■ Aufgabe 1 ■
Nenne alle Orte, die der Artikel über die Schließung von Schlachthäusern durch die BJP mit Namen erwähnt. Berücksichtige Städte und Bundesstaaten.

Nach dem Sieg in einer wichtigen Regionalwahl lässt die hindunationalistische BJP Schlachthäuser schließen. Nun streiken muslimische Fleischhändler.

Viele seiner Kollegen streiken derweil Foto: dpa

Neu Delhi dpa | Kaum ein Mensch läuft durch die Straße mit den Fleischläden in der Stadt Noida. Gut 30 Kilometer sind es bis zum Zentrum der indischen Hauptstadt Neu Delhi. Grüne Stoffplanen hängen vor den Geschäften. Gut eine Woche lang haben die Händler sich hinter dem Stoff versteckt, wie der Fernsehreporter des Senders NDTV erzählt. Seit einigen Tagen sind die Läden ganz geschlossen.

Im größten indischen Bundesstaat Uttar Pradesh (UP) spitzt sich zurzeit ein Konflikt zu, der seit der Wahl der indischen Regierung im Jahre 2014 gärt. Damals löste die hindu-nationalistische Partei BJP unter Premierminister Narendra Modi die Vorgängerregierung ab, die das Land mehr als zehn Jahre lang regiert hatte.

Modi war mit dem Versprechen angetreten, den Reformstau des Landes aufzulösen. Kritiker warnten, dass das Leben unter ihm insbesondere für die religiöse Minderheit der Muslime deutlich schwerer werden dürfte – gilt die BJP doch als deutlich stärker hinduistisch geprägt als die Vorgängerregierung unter der Kongresspartei.

In UP erhalten diese Befürchtungen zurzeit neue Nahrung. Seit knapp zwei Wochen regiert die BJP auch dort. In einem Erdrutschsieg gewann die Partei 312 von 403 Mandaten – und installierte anschließend den polarisierenden Hindu-Priester Yogi Adityanath als Regierungschef.

■ Gezeigte Einträge ■
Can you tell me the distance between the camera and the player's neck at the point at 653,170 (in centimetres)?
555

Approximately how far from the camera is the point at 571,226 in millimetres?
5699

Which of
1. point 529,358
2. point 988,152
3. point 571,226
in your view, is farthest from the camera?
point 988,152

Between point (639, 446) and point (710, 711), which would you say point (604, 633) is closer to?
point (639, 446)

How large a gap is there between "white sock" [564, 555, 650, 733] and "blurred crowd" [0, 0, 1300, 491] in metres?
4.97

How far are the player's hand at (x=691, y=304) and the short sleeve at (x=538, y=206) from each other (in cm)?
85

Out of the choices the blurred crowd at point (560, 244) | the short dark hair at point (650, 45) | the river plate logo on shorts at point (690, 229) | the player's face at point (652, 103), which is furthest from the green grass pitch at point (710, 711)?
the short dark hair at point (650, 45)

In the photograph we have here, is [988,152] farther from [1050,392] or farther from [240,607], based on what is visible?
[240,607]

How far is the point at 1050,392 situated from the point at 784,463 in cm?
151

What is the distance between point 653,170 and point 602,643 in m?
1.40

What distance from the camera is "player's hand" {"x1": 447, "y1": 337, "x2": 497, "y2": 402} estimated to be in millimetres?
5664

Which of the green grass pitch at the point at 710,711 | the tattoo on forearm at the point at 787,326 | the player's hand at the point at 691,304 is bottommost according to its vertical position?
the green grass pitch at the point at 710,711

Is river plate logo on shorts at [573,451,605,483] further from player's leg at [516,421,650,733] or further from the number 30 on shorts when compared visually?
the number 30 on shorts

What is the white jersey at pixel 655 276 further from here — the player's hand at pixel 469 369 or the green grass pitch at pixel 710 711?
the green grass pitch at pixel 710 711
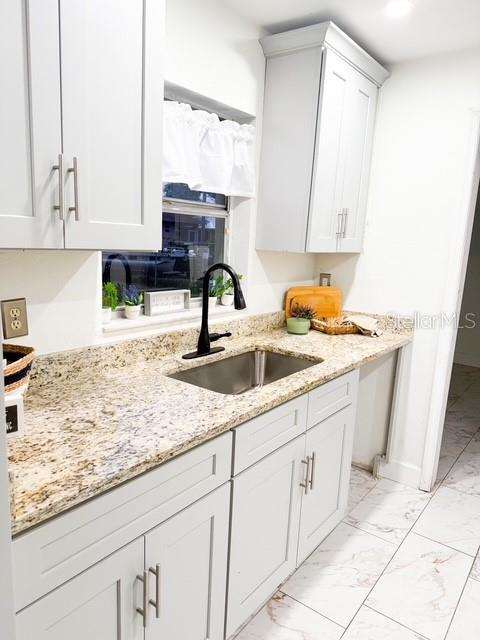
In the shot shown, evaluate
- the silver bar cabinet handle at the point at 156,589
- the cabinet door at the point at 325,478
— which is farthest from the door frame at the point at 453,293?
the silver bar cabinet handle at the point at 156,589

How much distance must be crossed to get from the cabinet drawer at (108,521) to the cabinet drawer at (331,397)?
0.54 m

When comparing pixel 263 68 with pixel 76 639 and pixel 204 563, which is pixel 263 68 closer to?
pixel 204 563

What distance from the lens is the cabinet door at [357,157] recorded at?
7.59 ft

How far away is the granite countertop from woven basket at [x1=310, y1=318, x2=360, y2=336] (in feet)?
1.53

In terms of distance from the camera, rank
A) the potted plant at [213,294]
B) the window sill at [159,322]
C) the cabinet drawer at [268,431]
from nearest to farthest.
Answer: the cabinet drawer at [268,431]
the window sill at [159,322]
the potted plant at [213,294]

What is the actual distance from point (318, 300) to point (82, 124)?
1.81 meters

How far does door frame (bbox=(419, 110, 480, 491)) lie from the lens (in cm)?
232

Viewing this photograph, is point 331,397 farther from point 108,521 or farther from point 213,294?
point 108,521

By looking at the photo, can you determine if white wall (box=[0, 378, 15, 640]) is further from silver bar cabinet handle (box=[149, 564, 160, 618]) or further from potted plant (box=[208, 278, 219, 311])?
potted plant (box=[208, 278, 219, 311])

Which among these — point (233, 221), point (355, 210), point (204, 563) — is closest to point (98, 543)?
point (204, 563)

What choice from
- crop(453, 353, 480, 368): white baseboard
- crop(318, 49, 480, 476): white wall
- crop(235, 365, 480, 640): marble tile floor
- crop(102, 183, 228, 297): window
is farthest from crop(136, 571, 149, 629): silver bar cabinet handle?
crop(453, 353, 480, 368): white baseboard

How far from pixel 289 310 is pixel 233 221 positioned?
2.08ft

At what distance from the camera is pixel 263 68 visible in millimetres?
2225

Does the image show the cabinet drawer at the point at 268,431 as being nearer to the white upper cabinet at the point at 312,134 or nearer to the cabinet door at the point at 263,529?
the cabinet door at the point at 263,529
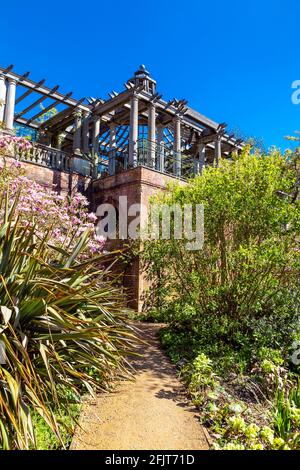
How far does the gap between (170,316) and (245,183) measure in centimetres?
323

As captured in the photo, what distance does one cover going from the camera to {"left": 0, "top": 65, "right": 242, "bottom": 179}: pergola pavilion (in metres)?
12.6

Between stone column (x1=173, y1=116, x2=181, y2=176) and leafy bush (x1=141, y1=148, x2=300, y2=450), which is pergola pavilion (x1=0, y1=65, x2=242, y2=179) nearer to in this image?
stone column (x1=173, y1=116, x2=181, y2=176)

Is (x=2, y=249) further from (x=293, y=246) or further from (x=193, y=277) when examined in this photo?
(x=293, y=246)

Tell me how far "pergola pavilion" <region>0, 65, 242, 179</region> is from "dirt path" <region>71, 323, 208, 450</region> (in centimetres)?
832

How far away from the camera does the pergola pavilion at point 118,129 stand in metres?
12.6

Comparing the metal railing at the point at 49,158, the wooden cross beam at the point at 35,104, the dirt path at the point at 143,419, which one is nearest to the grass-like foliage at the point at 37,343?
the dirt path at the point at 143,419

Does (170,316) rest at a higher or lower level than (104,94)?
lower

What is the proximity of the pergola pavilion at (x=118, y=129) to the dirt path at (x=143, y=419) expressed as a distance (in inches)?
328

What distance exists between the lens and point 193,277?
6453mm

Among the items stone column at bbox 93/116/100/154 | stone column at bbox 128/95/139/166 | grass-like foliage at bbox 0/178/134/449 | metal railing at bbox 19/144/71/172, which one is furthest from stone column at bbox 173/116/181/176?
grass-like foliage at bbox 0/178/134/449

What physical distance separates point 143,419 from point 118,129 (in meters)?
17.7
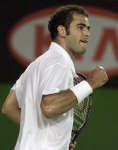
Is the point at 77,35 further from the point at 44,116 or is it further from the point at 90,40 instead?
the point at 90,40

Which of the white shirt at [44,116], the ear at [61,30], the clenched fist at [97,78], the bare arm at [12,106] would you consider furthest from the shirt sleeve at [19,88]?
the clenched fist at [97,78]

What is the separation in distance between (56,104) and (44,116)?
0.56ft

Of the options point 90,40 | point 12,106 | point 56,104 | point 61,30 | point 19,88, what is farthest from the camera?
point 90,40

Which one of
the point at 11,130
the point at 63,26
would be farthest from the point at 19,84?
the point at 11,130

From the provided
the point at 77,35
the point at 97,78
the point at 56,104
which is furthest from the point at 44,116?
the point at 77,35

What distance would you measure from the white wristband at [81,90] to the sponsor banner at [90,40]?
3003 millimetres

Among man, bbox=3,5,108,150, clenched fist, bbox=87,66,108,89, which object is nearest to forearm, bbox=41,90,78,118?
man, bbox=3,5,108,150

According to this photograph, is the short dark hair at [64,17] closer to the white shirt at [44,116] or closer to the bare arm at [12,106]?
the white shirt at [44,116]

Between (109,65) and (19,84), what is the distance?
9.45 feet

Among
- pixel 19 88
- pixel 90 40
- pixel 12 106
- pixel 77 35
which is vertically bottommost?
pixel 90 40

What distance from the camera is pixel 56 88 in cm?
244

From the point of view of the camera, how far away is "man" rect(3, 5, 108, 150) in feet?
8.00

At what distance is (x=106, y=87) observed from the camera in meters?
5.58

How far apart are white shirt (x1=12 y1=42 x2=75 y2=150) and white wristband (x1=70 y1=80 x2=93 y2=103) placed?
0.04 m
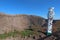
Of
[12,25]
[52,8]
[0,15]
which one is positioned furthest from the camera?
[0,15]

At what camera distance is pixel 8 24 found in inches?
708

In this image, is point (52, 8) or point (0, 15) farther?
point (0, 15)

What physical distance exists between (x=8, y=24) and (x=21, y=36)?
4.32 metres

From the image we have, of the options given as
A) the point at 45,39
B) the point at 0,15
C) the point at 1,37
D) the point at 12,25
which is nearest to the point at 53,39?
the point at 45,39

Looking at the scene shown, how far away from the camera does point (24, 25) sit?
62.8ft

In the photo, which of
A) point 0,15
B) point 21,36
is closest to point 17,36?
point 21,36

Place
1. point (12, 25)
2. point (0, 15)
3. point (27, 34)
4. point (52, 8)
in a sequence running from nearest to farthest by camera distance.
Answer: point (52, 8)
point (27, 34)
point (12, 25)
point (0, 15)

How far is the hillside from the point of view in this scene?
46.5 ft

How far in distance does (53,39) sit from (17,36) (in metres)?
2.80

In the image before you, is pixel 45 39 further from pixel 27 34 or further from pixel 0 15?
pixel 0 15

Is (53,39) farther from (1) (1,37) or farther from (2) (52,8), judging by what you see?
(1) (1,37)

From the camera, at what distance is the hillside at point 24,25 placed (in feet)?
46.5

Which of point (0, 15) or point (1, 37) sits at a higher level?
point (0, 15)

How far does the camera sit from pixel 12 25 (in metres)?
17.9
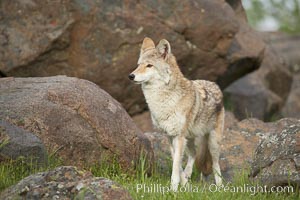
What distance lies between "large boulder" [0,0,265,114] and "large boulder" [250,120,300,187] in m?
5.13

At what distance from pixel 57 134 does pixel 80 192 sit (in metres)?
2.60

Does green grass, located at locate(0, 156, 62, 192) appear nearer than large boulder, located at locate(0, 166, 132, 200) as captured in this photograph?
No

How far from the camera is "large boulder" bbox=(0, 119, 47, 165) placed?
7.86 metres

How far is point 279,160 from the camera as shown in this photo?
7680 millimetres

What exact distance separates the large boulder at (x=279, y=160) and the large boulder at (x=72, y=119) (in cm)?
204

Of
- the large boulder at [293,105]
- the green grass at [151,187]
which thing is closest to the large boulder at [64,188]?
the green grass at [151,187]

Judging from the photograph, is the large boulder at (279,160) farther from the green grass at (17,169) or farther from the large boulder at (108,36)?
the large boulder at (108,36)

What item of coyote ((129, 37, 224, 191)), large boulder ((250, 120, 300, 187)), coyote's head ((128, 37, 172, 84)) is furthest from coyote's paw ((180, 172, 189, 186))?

■ Aufgabe 2 ■
Gib jede Zeile der Einträge wieder, in der das Wort „railing“ vorkommt.

■ Erwartete Antwort 1 ■
Noida, Neu Delhi, Uttar Pradesh

■ Erwartete Antwort 2 ■
Comparing the metal railing at the point at 49,158, the wooden cross beam at the point at 35,104, the dirt path at the point at 143,419, which one is nearest to the grass-like foliage at the point at 37,343?
Among the items stone column at bbox 93/116/100/154 | stone column at bbox 128/95/139/166 | grass-like foliage at bbox 0/178/134/449 | metal railing at bbox 19/144/71/172, which one is furthest from stone column at bbox 173/116/181/176?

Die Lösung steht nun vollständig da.